(DATA TO PROCESS Opens)

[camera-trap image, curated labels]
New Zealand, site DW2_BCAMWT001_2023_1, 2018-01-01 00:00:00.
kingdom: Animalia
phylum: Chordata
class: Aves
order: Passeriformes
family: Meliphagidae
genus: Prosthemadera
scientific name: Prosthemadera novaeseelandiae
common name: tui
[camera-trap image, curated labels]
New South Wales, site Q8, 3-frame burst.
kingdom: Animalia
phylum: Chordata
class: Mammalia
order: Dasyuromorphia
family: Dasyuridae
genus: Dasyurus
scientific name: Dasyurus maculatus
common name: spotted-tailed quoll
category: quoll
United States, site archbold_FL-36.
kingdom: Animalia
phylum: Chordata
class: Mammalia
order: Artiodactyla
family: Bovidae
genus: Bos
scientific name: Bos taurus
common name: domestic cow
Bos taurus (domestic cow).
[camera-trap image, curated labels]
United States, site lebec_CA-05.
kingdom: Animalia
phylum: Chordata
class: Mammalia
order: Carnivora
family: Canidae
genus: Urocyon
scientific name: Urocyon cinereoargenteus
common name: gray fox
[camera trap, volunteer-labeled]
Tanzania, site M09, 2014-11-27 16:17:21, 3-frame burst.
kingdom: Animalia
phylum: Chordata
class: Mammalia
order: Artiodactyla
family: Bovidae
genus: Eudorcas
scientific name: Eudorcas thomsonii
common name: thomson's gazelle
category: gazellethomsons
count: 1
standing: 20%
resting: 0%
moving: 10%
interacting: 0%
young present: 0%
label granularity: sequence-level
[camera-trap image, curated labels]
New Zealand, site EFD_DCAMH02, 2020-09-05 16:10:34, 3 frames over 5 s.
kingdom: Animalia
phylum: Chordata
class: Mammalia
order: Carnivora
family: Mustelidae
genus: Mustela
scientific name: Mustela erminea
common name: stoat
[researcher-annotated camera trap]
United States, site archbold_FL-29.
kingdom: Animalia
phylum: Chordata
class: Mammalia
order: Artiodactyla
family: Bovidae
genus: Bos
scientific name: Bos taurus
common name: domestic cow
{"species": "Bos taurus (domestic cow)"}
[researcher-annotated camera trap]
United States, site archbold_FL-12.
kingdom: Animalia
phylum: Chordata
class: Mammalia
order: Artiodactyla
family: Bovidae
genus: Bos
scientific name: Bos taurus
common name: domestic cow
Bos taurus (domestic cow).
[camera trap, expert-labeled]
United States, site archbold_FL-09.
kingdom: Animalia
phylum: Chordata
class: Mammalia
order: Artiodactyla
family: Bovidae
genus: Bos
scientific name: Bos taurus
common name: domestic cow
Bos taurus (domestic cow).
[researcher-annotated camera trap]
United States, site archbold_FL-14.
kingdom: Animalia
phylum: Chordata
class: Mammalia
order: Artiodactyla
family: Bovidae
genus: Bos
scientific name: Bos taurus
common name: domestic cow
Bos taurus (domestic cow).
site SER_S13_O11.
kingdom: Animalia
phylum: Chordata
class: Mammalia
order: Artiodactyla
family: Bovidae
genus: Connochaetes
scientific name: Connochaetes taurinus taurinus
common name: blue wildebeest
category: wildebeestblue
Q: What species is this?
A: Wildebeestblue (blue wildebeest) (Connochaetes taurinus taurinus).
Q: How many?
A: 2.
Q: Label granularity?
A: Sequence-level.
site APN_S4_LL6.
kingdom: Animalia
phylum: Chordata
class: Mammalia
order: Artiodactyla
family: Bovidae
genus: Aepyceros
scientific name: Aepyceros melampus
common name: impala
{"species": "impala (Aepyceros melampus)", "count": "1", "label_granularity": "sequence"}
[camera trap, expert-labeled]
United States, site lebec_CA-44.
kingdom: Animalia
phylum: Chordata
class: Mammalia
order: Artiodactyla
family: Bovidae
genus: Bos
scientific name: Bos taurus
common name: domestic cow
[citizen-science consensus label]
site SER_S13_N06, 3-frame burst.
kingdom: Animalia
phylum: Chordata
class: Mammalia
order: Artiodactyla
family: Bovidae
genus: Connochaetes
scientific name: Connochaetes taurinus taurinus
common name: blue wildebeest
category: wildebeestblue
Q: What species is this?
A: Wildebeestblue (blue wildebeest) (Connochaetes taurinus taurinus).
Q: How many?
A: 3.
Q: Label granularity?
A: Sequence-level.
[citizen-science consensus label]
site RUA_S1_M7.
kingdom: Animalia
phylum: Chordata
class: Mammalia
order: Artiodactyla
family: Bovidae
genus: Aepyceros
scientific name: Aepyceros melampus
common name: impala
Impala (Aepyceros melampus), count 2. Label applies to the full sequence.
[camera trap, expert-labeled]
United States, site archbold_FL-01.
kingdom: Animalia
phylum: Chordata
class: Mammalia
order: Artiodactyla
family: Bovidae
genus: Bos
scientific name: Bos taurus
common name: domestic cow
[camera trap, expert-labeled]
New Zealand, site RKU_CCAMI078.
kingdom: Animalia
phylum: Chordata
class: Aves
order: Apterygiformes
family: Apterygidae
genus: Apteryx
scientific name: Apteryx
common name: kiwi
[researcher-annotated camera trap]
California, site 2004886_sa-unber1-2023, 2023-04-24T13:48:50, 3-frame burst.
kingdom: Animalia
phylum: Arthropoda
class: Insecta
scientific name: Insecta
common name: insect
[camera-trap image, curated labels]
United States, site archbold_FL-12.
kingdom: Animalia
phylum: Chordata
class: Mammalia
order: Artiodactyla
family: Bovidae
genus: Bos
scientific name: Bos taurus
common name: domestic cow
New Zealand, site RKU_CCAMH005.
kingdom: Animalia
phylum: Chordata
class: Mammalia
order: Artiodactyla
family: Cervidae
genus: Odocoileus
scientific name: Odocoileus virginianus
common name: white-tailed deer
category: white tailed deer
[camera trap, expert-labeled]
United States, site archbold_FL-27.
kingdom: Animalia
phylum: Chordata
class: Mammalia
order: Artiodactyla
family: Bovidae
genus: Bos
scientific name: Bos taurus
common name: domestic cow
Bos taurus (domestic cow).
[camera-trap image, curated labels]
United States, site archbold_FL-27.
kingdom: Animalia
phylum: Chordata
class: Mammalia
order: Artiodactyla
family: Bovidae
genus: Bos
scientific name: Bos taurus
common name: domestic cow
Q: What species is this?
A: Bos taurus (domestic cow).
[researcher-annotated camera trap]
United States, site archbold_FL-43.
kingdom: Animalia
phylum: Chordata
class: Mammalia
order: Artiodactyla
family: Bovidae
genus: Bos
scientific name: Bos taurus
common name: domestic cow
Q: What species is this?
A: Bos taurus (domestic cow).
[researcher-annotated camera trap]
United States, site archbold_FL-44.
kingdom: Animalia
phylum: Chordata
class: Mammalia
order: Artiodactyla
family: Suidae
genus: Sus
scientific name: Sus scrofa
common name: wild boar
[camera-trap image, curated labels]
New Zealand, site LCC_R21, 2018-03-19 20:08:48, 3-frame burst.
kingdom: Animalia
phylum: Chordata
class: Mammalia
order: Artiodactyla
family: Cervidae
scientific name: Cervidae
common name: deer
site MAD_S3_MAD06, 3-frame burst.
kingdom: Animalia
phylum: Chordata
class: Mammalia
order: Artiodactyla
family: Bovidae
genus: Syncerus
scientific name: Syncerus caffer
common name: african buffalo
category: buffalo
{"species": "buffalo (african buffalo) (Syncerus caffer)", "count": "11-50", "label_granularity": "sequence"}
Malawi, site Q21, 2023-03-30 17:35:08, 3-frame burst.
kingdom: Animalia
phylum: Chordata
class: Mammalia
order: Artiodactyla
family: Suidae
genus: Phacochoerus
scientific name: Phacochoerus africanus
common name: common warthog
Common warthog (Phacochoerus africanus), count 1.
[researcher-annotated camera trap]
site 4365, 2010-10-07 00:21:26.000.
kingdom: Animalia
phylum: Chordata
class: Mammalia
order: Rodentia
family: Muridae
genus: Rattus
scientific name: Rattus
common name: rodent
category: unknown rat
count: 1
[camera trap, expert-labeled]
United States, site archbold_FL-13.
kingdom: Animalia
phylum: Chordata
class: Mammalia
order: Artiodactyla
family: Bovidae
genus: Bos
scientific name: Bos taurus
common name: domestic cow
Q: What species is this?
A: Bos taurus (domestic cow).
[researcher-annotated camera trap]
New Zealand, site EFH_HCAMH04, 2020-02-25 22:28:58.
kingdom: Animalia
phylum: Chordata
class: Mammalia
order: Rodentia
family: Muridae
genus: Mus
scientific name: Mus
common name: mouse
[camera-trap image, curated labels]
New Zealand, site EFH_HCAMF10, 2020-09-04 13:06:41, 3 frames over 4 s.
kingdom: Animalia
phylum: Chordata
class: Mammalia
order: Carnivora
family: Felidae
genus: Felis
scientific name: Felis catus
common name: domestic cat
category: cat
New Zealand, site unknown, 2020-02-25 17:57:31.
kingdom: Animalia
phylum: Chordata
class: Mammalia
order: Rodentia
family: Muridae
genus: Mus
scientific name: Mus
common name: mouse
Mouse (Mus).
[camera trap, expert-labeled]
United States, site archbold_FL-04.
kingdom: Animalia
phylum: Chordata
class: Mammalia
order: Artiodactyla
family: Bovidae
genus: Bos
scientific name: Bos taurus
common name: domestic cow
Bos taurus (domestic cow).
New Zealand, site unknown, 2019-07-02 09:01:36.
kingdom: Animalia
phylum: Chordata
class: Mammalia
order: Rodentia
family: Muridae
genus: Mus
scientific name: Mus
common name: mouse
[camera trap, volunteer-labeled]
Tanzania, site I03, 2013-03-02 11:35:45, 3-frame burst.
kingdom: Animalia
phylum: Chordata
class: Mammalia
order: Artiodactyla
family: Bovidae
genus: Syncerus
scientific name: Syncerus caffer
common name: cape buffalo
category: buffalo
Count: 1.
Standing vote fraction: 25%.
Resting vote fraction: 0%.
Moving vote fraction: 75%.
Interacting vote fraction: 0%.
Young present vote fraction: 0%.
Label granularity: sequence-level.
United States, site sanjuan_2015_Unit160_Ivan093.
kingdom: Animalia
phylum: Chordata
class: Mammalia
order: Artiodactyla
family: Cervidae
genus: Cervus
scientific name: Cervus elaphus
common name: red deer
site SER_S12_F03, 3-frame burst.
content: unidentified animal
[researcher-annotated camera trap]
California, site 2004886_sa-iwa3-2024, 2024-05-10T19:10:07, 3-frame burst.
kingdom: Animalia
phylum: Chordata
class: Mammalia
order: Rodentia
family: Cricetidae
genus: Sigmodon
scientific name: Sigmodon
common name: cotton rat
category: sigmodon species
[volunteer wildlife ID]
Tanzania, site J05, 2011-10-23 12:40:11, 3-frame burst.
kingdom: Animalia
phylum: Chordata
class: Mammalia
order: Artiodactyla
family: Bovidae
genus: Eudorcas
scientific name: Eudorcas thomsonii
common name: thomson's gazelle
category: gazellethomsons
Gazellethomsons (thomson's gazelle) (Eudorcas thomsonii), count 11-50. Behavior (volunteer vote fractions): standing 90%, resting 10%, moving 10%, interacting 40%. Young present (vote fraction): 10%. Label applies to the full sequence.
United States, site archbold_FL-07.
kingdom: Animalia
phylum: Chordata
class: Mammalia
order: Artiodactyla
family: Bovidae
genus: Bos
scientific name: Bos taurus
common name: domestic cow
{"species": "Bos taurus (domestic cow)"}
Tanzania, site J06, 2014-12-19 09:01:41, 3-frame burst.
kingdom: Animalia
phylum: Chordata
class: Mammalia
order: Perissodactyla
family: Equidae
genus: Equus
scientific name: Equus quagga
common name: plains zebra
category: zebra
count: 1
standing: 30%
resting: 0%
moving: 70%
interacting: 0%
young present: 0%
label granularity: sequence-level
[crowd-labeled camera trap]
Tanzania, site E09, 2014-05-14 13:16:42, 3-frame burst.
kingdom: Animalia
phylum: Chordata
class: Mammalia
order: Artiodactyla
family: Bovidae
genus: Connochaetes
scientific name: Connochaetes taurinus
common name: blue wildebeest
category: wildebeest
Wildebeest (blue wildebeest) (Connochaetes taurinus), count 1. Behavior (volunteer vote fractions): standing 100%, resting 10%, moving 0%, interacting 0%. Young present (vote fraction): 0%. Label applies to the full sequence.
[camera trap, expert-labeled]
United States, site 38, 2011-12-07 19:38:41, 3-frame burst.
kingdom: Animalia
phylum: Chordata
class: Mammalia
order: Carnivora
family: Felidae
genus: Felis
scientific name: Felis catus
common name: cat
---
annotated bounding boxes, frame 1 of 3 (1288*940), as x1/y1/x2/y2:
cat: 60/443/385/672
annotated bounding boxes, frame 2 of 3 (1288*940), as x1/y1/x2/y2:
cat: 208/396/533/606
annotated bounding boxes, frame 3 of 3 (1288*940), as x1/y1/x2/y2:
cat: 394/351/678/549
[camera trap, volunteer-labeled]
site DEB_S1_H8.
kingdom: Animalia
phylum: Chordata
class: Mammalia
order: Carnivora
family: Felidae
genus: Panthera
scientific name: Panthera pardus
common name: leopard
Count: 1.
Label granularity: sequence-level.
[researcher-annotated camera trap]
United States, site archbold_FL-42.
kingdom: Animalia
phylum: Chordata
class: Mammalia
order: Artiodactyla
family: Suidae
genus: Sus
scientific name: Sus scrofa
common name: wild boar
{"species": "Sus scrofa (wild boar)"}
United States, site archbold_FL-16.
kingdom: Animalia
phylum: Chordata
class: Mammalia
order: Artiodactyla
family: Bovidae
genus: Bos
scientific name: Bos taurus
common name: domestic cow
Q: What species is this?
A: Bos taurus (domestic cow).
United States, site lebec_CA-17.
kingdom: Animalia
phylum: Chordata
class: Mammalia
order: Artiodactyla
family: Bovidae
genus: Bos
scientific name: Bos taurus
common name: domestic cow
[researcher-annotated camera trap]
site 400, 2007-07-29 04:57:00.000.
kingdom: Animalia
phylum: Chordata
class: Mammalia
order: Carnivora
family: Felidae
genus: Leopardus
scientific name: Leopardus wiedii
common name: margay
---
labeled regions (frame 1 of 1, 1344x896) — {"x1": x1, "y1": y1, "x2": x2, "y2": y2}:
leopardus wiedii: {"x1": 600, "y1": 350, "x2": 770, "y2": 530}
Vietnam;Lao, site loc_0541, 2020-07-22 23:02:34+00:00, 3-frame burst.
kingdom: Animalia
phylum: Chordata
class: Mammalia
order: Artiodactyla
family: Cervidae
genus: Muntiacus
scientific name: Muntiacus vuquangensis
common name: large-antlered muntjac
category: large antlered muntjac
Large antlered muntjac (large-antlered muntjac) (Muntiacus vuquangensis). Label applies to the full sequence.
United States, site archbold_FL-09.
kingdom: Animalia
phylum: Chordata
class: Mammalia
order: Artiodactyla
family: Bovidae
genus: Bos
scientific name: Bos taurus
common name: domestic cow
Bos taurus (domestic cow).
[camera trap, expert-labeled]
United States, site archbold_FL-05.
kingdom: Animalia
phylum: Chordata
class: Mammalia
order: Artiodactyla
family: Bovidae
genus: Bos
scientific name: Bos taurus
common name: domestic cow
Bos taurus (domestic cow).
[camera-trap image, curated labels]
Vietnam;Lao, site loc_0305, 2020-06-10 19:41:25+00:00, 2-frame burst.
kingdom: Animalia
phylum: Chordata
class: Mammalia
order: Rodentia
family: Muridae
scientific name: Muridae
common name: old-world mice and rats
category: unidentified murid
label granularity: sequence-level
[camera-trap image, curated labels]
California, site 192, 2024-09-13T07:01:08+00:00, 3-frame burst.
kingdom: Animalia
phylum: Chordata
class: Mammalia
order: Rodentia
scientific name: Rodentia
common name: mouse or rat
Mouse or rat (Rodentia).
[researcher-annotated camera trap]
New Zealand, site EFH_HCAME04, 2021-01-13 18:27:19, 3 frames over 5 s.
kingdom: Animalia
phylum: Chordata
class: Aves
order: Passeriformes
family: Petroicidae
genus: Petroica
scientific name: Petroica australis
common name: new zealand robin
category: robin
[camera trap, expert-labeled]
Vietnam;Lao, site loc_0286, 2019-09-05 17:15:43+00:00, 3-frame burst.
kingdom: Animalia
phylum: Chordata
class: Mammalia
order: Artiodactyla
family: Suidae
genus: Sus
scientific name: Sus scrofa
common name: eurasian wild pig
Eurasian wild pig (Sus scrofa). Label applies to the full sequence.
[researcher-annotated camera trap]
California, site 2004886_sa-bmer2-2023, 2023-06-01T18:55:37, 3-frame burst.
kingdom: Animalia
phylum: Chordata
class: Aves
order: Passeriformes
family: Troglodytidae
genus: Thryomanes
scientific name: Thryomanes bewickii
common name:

(DATA TO PROCESS Closes)

### ASSIGNMENT
From the entries above, write out only the lines starting at the line that holds "category: large antlered muntjac" and ending at the line that holds "scientific name: Thryomanes bewickii", keeping both and matching them exactly.

### ANSWER SPACE
category: large antlered muntjac
Large antlered muntjac (large-antlered muntjac) (Muntiacus vuquangensis). Label applies to the full sequence.
United States, site archbold_FL-09.
kingdom: Animalia
phylum: Chordata
class: Mammalia
order: Artiodactyla
family: Bovidae
genus: Bos
scientific name: Bos taurus
common name: domestic cow
Bos taurus (domestic cow).
[camera trap, expert-labeled]
United States, site archbold_FL-05.
kingdom: Animalia
phylum: Chordata
class: Mammalia
order: Artiodactyla
family: Bovidae
genus: Bos
scientific name: Bos taurus
common name: domestic cow
Bos taurus (domestic cow).
[camera-trap image, curated labels]
Vietnam;Lao, site loc_0305, 2020-06-10 19:41:25+00:00, 2-frame burst.
kingdom: Animalia
phylum: Chordata
class: Mammalia
order: Rodentia
family: Muridae
scientific name: Muridae
common name: old-world mice and rats
category: unidentified murid
label granularity: sequence-level
[camera-trap image, curated labels]
California, site 192, 2024-09-13T07:01:08+00:00, 3-frame burst.
kingdom: Animalia
phylum: Chordata
class: Mammalia
order: Rodentia
scientific name: Rodentia
common name: mouse or rat
Mouse or rat (Rodentia).
[researcher-annotated camera trap]
New Zealand, site EFH_HCAME04, 2021-01-13 18:27:19, 3 frames over 5 s.
kingdom: Animalia
phylum: Chordata
class: Aves
order: Passeriformes
family: Petroicidae
genus: Petroica
scientific name: Petroica australis
common name: new zealand robin
category: robin
[camera trap, expert-labeled]
Vietnam;Lao, site loc_0286, 2019-09-05 17:15:43+00:00, 3-frame burst.
kingdom: Animalia
phylum: Chordata
class: Mammalia
order: Artiodactyla
family: Suidae
genus: Sus
scientific name: Sus scrofa
common name: eurasian wild pig
Eurasian wild pig (Sus scrofa). Label applies to the full sequence.
[researcher-annotated camera trap]
California, site 2004886_sa-bmer2-2023, 2023-06-01T18:55:37, 3-frame burst.
kingdom: Animalia
phylum: Chordata
class: Aves
order: Passeriformes
family: Troglodytidae
genus: Thryomanes
scientific name: Thryomanes bewickii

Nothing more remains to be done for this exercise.